Listening to Good Morning America has put what will soon total more than $5,000 into the pockets of my family.
One morning a few summers ago while listening to a segment on found money, I learned about the unclaimed property fund maintained by each of the 50 states (as well as the District of Columbia, Puerto Rico, the U.S. Virgin Islands and some parts of Canada).
The National Association of Unclaimed Property Administrators explains that “unclaimed property refers to accounts in financial institutions and companies that have had no activity generated or contact with the owner for one year or a longer period. Common forms of unclaimed property include savings or checking accounts, stocks, uncashed dividends or payroll checks, refunds, traveler's checks, trust distributions, unredeemed money orders or gift certificates, insurance payments or refunds and life insurance policies, annuities, certificates of deposit, customer overpayments, utility security deposits, mineral royalty payments, and contents of safe deposit boxes.”
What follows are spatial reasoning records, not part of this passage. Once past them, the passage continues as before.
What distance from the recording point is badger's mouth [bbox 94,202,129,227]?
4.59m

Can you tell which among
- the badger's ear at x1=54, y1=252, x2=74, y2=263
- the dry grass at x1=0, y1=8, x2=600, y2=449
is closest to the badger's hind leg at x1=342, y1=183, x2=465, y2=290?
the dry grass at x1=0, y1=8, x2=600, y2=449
Much of the current inventory of unclaimed property, and the applicable property in the case of my family members, is the result of the recent demutualization of insurance companies. Companies are required by law to turn "abandoned" funds over to the state, which then makes an effort to find the owner or heirs. Unclaimed funds are held until the owner or current heir is found — the money does not revert to the State Treasury after a period of time. In most cases you will not necessarily receive the actual property. The State will sell the stocks, bonds or other property and return the proceeds to the owner.
Unclaimed property laws have been around since the 1940s, but have become much broader and more enforced in the past 15 years. The NAUPA tells us that $1.754 billion in funds were returned to the rightful owners in 2006, and at least $32.877 billion is currently being held by states.
Following the instructions provided on GMA, I went to the New Jersey Division of Taxation website where a link to "Unclaimed Property" eventually took me to a search. I did a search for "Flach" and found results for Robert Flach (my father, not me) and Theodore Flach (my father’s brother, who had passed away in 1991).